The bill also would appropriate $1.0 million from the General Fund to the Authority to pay its operating expenses and to fund reserve requirements.


Senate Bill 484 (S-1) would amend the Michigan Employment Security Act to:

-- Permit the Department of Licensing and Regulatory Affairs (LARA) to request the Michigan Finance Authority to issue obligations in order to repay Federal advances, repay loans to and from the Unemployment Trust Fund, and fund unemployment benefits, and for related purposes.
-- Create the "Obligation Trust Fund".
-- Require employers to pay an unemployment obligation assessment, which would be deposited in the Fund.
-- Require the State Treasurer to determine the assessment rate after consulting with the LARA Director.
-- Require LARA to spend money from the Fund for the payment of obligations and expenses, and for the same purposes as proceeds of the obligations.


The bills are tie-barred to each other and to Senate Bill 806. That bill would amend the Michigan Employment Security Act with respect to employers' contributions; claimants' eligibility for benefits and disqualifications; penalties; and responsibilities of the Unemployment Insurance Agency.

_ _ _

- _COMPLETE THE FOLLOWING_
(1) According to the bill summary, what other bill are the bills tie-barred to?
(2) Return, word for word from the bill summary, the part that begins with the words "The bills are" and ends with "Unemployment Insurance Agency.".

- _MATERIAL SHOWN_

_ _ _

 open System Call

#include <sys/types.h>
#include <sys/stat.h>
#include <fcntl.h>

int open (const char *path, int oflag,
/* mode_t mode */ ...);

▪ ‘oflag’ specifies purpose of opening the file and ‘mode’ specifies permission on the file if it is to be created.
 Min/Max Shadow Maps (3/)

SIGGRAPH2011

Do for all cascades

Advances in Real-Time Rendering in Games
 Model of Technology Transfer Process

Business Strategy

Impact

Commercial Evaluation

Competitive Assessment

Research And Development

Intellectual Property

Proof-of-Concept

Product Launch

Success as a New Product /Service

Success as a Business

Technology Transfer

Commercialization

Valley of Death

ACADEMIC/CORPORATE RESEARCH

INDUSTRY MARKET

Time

_ _ _

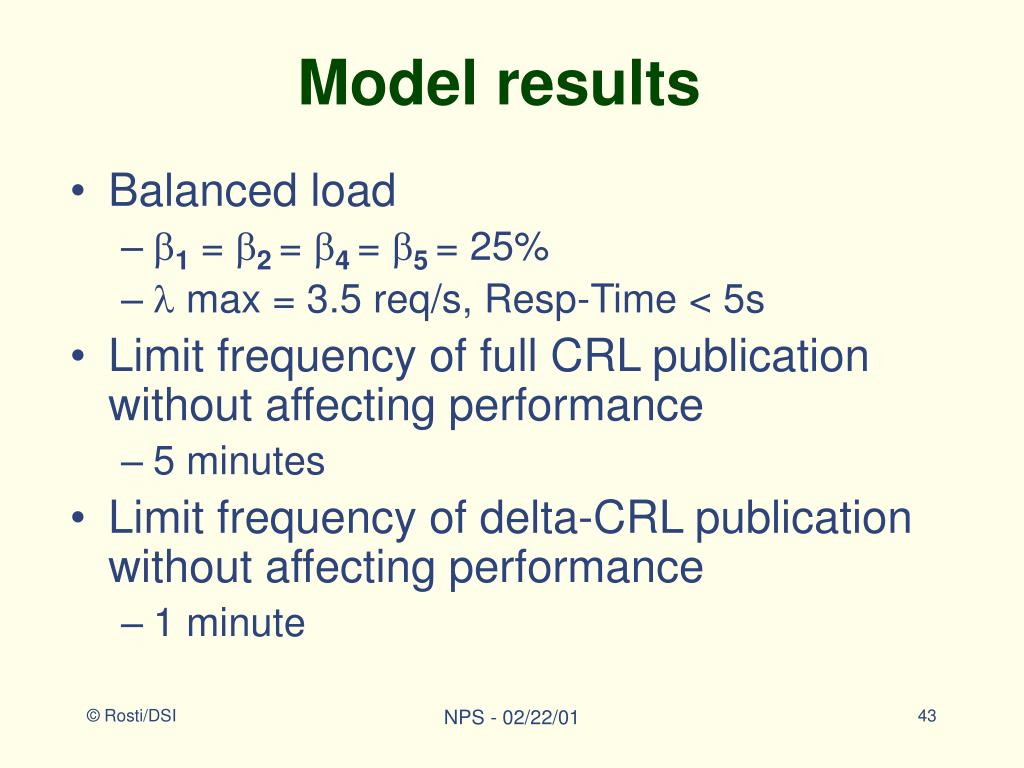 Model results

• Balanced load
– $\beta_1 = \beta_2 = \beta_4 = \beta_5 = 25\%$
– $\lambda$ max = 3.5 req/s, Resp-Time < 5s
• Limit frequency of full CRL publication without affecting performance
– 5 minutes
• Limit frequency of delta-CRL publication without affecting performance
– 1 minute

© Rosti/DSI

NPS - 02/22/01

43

_ _ _

- _YOUR RESPONSES_
(1) Senate Bill 806

(2)
The bills are tie-barred to each other and to Senate Bill 806. That bill would amend the Michigan Employment Security Act with respect to employers' contributions; claimants' eligibility for benefits and disqualifications; penalties; and responsibilities of the Unemployment Insurance Agency.